I don’t think you’ll find many opposing high accountability for teachers and principals. Public school education is just too important for our nation’s future to do otherwise. However, the devil is in the details. How does one go about finding valid and reliable measures that are fool-proof? Evidence based observations of teachers and principals by calibrated evaluators are important components to a robust Annual Professional Performance Review process, but can we say the same about student achievement on state measures? Depends on who you speak with, but for a small but growing group of parents, the answer may be a resounding “No.”
The notion of parents choosing to opt out of state tests hit the press in our region of New York recently, and regardless of the legality of such actions, the movement has raised some interesting points. Some parents complain their children are stressed out by tests used to rate teachers as highly effective, effective, developing and ineffective, and a few are threatening to move their children to private schools. Others cite the lost instructional time and resources to prepare, conduct, and grade the assessments, and would rather have their children learning during those days. It’s all so very complicated and makes one wonder if there exists a better way to keep standards high for our educators and administrators while maximizing the quality of instruction and programs for students.

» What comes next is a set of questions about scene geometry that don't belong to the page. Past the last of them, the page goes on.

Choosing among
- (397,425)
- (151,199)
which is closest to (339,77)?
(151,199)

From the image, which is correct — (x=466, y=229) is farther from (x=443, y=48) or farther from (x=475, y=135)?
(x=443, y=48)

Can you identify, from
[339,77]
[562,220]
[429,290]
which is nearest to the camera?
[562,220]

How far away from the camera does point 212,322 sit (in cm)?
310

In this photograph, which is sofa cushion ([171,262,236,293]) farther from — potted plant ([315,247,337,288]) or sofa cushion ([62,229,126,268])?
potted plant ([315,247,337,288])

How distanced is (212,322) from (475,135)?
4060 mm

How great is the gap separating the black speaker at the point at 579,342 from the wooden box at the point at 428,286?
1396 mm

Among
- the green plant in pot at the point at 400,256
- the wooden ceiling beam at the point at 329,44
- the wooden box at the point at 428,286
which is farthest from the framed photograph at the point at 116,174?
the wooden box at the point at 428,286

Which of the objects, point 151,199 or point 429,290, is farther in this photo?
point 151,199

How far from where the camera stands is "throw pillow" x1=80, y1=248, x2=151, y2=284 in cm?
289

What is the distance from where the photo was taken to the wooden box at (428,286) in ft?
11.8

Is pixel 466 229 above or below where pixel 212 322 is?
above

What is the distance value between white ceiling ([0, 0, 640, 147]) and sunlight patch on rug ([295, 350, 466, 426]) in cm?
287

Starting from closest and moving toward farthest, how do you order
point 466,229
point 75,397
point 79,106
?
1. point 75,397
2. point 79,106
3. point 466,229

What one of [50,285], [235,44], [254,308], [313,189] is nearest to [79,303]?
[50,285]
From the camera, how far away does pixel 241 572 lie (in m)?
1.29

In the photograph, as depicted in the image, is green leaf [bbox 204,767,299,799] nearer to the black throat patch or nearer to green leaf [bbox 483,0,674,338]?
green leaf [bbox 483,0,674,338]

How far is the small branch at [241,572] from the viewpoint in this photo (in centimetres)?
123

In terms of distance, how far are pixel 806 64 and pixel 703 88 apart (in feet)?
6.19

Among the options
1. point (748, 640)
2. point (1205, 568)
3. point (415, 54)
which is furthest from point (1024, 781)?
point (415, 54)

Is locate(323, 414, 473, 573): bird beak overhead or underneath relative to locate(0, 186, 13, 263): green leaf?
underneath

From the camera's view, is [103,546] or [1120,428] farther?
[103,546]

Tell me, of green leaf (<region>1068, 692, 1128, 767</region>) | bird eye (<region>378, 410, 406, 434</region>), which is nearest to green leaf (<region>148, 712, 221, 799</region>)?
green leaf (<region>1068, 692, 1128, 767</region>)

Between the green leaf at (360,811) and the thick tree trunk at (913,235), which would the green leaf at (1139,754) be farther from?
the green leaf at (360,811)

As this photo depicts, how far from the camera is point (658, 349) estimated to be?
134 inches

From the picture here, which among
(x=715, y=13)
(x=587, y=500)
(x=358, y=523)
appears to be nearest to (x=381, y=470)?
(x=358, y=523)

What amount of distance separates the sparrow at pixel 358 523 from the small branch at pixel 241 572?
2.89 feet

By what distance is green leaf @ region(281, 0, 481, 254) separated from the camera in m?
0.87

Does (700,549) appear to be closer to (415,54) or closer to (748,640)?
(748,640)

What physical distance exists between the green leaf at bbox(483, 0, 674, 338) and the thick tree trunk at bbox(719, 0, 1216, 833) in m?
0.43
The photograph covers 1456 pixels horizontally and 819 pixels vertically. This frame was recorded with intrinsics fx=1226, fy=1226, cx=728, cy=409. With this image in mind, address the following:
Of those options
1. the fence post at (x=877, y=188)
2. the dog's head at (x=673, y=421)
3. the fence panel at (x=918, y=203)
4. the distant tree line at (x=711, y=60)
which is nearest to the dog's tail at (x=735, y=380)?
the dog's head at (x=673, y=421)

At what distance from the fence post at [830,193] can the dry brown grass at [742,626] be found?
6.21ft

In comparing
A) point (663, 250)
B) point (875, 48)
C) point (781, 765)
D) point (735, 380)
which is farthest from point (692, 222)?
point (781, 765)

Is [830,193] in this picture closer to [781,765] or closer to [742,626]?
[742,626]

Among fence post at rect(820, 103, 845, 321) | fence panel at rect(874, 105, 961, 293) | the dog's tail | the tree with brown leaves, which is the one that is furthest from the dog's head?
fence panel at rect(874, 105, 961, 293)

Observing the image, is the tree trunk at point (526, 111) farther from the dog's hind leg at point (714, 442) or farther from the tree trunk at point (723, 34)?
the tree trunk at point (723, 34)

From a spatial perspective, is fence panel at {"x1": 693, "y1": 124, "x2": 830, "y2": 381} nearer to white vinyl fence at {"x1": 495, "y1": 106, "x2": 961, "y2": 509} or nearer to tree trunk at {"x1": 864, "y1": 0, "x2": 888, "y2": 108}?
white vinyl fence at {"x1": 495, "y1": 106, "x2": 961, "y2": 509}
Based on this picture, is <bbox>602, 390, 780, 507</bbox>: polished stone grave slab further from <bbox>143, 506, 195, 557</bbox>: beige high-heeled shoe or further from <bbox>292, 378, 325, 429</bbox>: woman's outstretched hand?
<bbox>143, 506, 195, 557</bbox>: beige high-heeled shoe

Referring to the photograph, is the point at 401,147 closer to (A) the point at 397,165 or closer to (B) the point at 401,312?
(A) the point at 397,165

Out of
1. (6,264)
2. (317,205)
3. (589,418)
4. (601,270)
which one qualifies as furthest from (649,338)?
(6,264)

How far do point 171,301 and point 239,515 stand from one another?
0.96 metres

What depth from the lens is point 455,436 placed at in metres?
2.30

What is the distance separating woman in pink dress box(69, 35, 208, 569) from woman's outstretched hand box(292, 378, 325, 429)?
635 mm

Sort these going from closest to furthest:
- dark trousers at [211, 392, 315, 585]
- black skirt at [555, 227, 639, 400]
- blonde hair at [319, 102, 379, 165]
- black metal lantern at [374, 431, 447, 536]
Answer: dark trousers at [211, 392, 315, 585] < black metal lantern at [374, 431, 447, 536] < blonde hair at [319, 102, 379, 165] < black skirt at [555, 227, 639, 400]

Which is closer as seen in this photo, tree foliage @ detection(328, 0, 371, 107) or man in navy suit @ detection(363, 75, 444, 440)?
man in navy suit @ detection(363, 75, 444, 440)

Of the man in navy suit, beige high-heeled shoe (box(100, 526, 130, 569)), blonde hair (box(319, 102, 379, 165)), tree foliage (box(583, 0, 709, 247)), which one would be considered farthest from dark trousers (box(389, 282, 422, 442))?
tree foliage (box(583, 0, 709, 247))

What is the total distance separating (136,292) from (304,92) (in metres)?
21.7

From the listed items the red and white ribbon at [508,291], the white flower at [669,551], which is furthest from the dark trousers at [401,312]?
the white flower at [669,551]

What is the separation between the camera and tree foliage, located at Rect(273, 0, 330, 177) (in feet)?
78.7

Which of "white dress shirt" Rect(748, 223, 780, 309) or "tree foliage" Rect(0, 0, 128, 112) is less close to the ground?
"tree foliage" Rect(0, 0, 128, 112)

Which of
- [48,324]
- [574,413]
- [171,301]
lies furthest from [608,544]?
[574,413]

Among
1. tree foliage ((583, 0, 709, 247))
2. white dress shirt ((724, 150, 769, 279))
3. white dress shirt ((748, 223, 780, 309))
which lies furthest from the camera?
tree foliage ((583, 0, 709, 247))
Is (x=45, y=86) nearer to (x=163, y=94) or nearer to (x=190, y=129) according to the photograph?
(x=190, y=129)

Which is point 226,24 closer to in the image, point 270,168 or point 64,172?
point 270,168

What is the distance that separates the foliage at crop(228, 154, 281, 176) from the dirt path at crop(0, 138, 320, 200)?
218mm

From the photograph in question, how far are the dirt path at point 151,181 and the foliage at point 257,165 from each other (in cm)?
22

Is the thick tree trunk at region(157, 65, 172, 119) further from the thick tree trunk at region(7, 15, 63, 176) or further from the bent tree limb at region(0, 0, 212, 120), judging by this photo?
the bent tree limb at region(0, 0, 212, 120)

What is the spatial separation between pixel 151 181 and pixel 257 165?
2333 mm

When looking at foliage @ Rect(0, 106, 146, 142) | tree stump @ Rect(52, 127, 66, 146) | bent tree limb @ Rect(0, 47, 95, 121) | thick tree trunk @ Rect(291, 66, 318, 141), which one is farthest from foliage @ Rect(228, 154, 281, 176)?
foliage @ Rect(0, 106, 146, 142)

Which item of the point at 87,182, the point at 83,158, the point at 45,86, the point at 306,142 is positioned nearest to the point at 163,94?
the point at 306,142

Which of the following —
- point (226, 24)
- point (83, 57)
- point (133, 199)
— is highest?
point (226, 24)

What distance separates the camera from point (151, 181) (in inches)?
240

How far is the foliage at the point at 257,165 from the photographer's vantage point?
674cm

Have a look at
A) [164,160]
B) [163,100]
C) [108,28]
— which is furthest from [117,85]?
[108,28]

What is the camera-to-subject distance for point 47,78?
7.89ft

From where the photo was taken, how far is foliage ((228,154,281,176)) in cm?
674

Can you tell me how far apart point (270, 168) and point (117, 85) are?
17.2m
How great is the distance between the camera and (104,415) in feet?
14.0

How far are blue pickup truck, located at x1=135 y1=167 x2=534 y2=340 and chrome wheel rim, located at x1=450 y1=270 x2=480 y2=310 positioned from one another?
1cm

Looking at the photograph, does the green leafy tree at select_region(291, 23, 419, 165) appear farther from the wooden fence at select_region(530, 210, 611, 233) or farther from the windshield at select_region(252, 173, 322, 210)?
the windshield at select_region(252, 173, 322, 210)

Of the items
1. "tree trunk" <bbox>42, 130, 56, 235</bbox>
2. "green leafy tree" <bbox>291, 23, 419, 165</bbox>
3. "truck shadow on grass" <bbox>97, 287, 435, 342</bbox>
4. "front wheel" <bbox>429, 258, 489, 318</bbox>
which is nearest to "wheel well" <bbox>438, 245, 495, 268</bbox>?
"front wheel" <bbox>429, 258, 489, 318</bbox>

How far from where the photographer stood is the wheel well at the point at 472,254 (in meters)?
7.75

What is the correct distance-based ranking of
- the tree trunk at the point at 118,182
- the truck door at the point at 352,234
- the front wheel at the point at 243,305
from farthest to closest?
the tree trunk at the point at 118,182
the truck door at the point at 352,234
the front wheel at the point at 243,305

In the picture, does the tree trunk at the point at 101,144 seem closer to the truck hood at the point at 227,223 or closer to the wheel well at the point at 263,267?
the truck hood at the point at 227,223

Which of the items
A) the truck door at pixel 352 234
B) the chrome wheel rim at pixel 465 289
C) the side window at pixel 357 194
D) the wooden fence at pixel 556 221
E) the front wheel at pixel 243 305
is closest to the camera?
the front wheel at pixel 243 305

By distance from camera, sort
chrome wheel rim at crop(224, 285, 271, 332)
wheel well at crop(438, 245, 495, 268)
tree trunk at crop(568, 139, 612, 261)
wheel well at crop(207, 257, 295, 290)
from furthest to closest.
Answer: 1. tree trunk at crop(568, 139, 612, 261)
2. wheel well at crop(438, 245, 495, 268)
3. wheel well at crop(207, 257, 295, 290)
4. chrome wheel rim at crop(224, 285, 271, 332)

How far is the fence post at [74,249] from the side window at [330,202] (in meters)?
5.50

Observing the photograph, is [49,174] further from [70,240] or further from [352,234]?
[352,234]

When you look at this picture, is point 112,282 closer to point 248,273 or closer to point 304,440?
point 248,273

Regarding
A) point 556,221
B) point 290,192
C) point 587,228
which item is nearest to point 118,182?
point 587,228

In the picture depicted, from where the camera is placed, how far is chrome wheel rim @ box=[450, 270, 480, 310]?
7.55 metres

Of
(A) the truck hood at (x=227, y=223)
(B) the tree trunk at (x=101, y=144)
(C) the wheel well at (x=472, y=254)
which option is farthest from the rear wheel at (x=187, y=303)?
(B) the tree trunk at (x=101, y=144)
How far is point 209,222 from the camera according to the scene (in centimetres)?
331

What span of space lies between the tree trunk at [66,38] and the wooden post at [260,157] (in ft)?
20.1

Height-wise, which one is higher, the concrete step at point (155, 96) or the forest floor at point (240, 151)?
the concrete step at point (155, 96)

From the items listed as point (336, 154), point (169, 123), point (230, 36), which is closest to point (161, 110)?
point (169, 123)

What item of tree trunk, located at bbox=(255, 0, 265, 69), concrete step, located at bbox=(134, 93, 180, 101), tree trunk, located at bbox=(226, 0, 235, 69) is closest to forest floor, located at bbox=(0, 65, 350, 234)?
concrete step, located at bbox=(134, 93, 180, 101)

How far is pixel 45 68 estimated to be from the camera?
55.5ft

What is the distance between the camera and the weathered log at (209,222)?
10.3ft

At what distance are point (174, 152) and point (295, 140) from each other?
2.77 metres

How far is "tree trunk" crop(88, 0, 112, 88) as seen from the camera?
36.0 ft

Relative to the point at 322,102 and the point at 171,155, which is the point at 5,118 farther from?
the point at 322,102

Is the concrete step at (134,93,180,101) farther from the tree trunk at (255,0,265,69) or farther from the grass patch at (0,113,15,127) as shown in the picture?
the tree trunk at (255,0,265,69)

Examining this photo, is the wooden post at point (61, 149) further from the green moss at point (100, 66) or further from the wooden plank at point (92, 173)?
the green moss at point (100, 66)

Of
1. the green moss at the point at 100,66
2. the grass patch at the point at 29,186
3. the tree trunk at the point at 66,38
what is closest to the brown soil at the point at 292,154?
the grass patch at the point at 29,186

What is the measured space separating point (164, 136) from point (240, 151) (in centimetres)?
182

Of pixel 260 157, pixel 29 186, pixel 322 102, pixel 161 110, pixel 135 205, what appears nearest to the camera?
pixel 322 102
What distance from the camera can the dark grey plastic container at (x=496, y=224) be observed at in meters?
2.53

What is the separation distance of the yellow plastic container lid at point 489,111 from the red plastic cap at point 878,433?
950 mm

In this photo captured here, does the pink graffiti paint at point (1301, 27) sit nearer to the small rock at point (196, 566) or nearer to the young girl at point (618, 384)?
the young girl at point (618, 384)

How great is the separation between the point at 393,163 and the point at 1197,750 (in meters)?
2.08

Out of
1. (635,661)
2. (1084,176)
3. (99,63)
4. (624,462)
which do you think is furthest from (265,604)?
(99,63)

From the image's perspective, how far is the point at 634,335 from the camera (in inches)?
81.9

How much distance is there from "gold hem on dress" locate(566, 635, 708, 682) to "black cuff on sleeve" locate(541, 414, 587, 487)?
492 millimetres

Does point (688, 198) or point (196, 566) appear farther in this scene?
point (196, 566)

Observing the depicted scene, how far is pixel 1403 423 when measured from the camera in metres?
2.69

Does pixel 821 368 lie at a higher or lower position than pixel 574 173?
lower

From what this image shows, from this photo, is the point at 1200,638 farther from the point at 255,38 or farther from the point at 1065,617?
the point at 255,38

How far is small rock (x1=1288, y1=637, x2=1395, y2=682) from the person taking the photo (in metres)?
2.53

Here’s a thought. What if instead of using student test scores to evaluate teacher and principal effectiveness, we were to use teacher and principal test scores and evidence binders? In so doing, we’d relieve the at times intense focus and pressure on students for success on state assessments. Think of the savings in time and resources. There would be more time for quality instruction, and more monies for student intervention programs, professional development, curriculum work, data-driven instruction systems, and the necessary staff to support such efforts. Rather than test students, we’d ask teachers and principals every five years to take a rigorous test and submit evidence that they remain effective and viable in the classroom or building they work in. No more isolated cheating scandals. No more confounding elements of behavioral responses to Value-Added high stakes testing (See footnote 1). We’d still keep evidence-based observation systems going in our schools because we know they work, but we’d take out the pressure laden focus on student achievement tied to the Annual Professional Performance Review. There still would be a need for rigorous common-core aligned summative assessments, but with a much different focus (The old model tied student achievement to school success).
Basically, what we’re talking about is renewable tenure. Tenure is a time-honored recognition by school boards of teacher and principal competency and professionalism, and is earned through hard work, perseverance, and demonstration of knowledge and skills. It is essentially a life-time contract between institution and individual. Having a system that honors tenure while ensuring every professional maintains their knowledge and skills over time through rigorous assessments would do much for the profession. Perhaps more so than tying professional performance to student tests. By asking educators and principals to maintain their tenure through five-year testing and evidence-based artifacts, we take the burden of proof off students and place it on the backs of our adult professionals. If a teacher has demonstrated strong content knowledge, literacy skills, and awareness of student development and various learning needs, and if that teacher has been consistently deemed effective in the classroom by a calibrated evaluator, than what more evidence is necessary to assure everyone that the teacher has the skills and understandings to teach? The same rules and logic would apply to principals. Who knows? It just might work. At the very least, it takes the pressure off students.